Google’s decision to discontinue support for its first and second-generation Nest Learning Thermostats has sparked privacy concerns after a cybersecurity researcher found the devices continue uploading detailed home data to Google’s servers. The discovery emerged as part of a repair bounty challenge organized by FULU, a right-to-repair group, which offered developers the opportunity to restore lost smart features to unsupported Nest models. Security researcher Cody Kociemba, working on the project, inadvertently uncovered a hidden data flow between the thermostats and Google’s servers.
Kociemba, who collaborated with the open-source community to create the No Longer Evil software, which recovers smart functionality for aging Nest models, discovered an unexpected flood of logs from customer devices. This led to a deeper look into how Google continues to collect data even after the remote control features have been disabled. Despite the removal of smart capabilities, the thermostats still transmit a steady stream of sensor data to Google, including temperature readings, usage patterns, and system diagnostics.
While Google stated that these logs are used for issue diagnostics and service tracking, the company clarified in a statement that they are not tied to specific user accounts. However, Kociemba pointed out that since support is fully discontinued, these logs cannot be used to help customers, making the continued data flow puzzling. Google’s statement acknowledged the ongoing data flow and advised users to disconnect their devices from Wi-Fi to stop data uploads.

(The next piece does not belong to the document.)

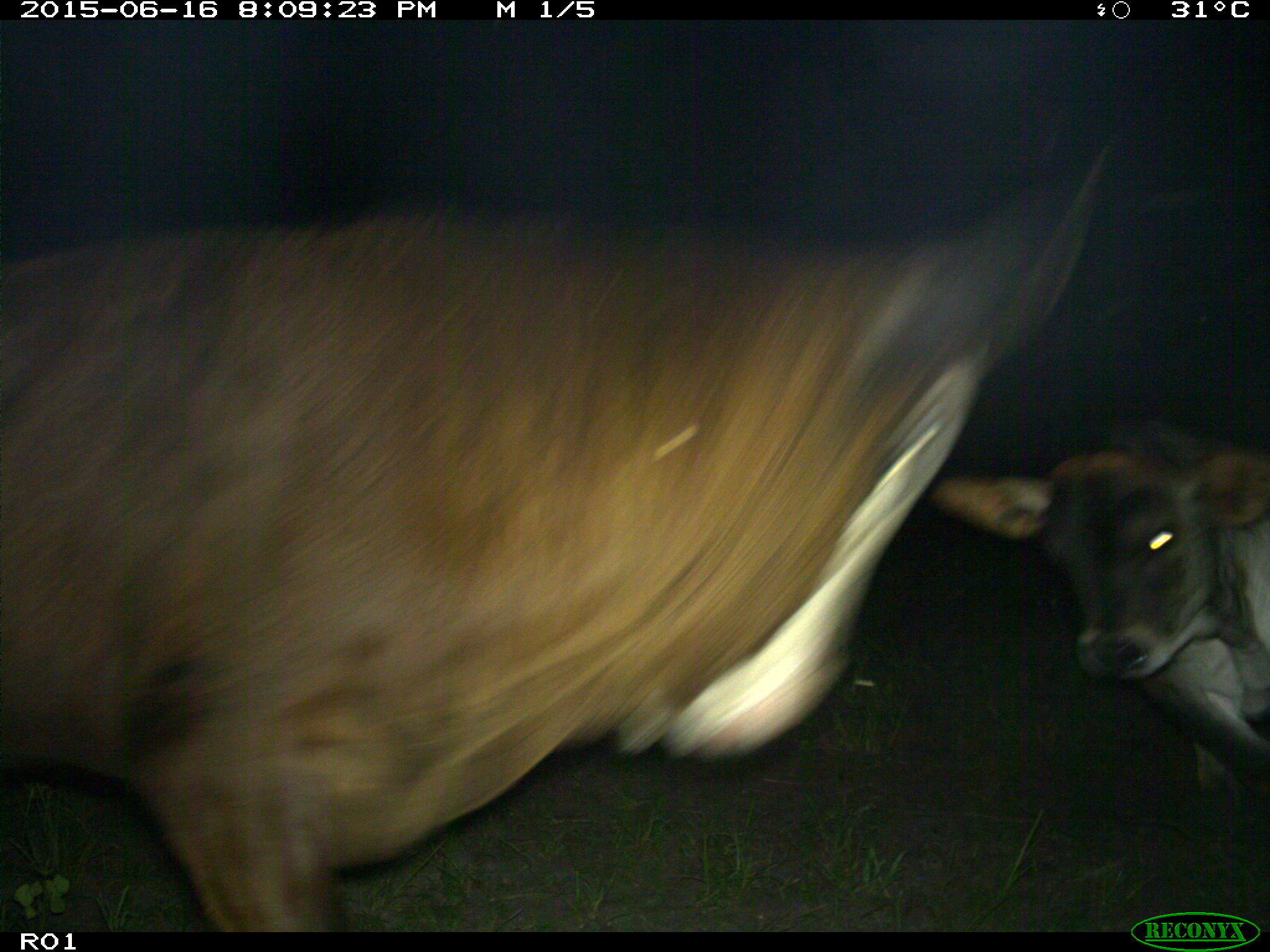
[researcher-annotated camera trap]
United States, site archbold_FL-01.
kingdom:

FULU’s bounty program encouraged developers to build tools that restore functionality to devices abandoned by their makers. Kociemba and another developer, Team Dinosaur, were awarded the top bounty of $14,772 for successfully bringing smart features back to early Nest models. The work highlights how community-driven repair efforts can keep useful devices alive while also shedding light on how companies handle device data long after official support ends.
For users who continue to use unsupported Nest thermostats, there are several steps to enhance privacy. These include checking linked devices in Google settings, using a guest network to keep the thermostat isolated from the main network, or disabling cloud-based features such as remote access and online diagnostics. Additionally, removing outdated Nest entries from Google accounts can help cut down on potential data leaks.
While no service can guarantee complete data removal, data removal services can significantly reduce the amount of personal information available to data brokers, enhancing privacy and security. These services actively monitor and erase personal data from hundreds of websites, providing an added layer of protection for users. The research underscores the importance of understanding what connected devices share, allowing individuals to make informed decisions about what remains on their network.